To ensure food safety, the FDA recommends the following as minimum internal cooking temperatures:

  • Steak and Pork 145° F (rest cooked meat, 3 minutes) |
  • Seafood 145° F |
  • Chicken 165° F |
  • Ground Beef 160° F |
  • Ground Turkey 165° F |
  • Ground Pork 160° F

Customize It Instructions

  • If using 20 oz. steak strips, follow same instructions as 10 oz. steak strips, working in batches, if necessary.

  • If using diced chicken thighs, pat dry. Follow same instructions as steak strips in Step 1, stirring occasionally until chicken reaches minimum internal temperature, 5-7 minutes. Don't worry about trimming. Excess fat will render while cooking and add flavor.

  • If using ground turkey, follow same instructions as steak strips in Step 1, breaking up until turkey reaches minimum internal temperature, 7-9 minutes. No need to chop.

  • If using shrimp, pat dry.
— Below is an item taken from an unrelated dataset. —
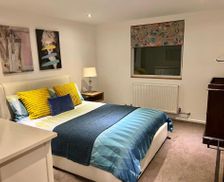 United Kingdom Surrey Ashford vacation rental compare prices direct by owner 29807422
Follow same instructions as steak strips in Step 1, cooking until shrimp reach minimum internal temperature, 2-3 minutes per side. No need to chop.

  1. 1

    Cook the Topping

    Core tomato and cut into 1/2" dice.

    Pat steak strips dry. Coarsely chop, then separate pieces.
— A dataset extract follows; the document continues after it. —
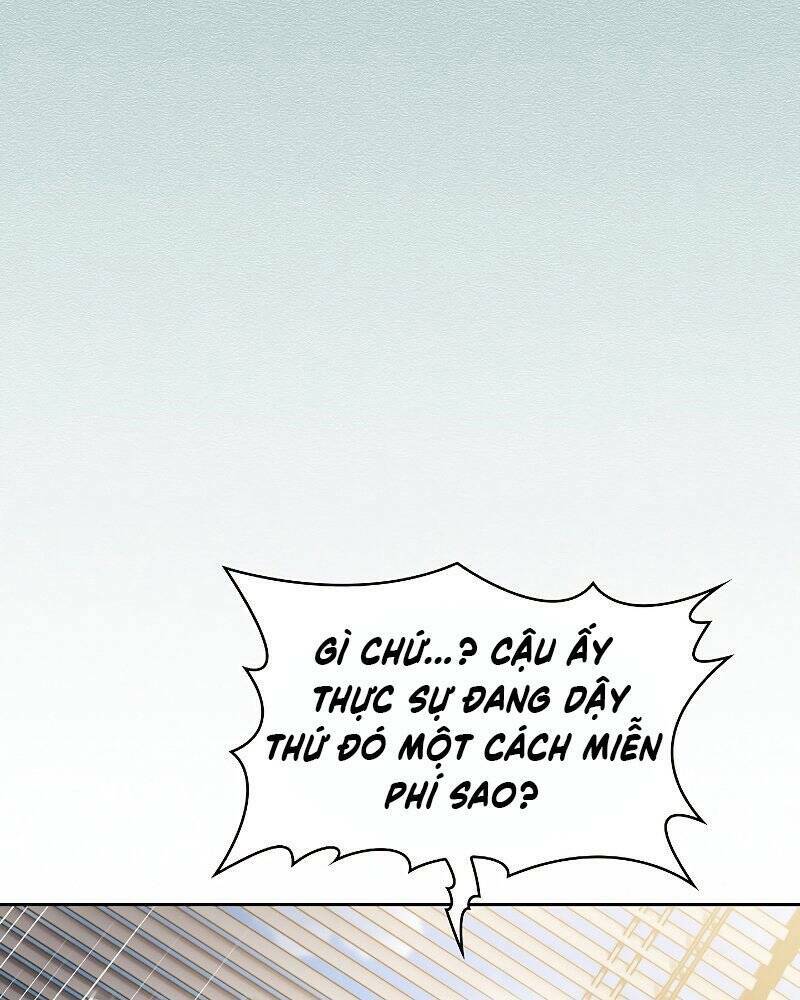 Người Chơi Trở Về Từ Địa Ngục - Chapter 83 - Page 98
    Place a large non-stick pan over medium-high heat and add 2 tsp. olive oil. Add steak strips, tomato, and 1/4 tsp. salt to hot pan. Stir occasionally until tomato softens, no pink remains on steak, and steak strips reach a minimum internal temperature of 145 degrees, 4-6 minutes.

    Stir in marinara and red pepper flakes (to taste) until warmed through and sauce coats steak, 1-2 minutes.

    Remove from burner. Rest, 3 minutes.

  2. 2

    Par-Bake the Flatbreads

    Place flatbreads on prepared baking sheet, flat-side up. Broil under hot broiler until beginning to brown around edges, 1-2 minutes.

    Don't text and broil! Keep an eye on oven as flatbreads may burn easily under broiler.

    Carefully remove baking sheet from broiler. Baking sheet will be hot! Use an oven mitt.

  3. 3

    Assemble and Bake the Flatbreads

    Flip flatbreads, and top evenly with topping, then cheese.

    Broil again until cheese is melted, 1-2 minutes.

    Carefully remove from broiler.

  4. 4

    Finish the Dish

    Plate dish as pictured on front of card, topping flatbreads with pesto. Bon appétit!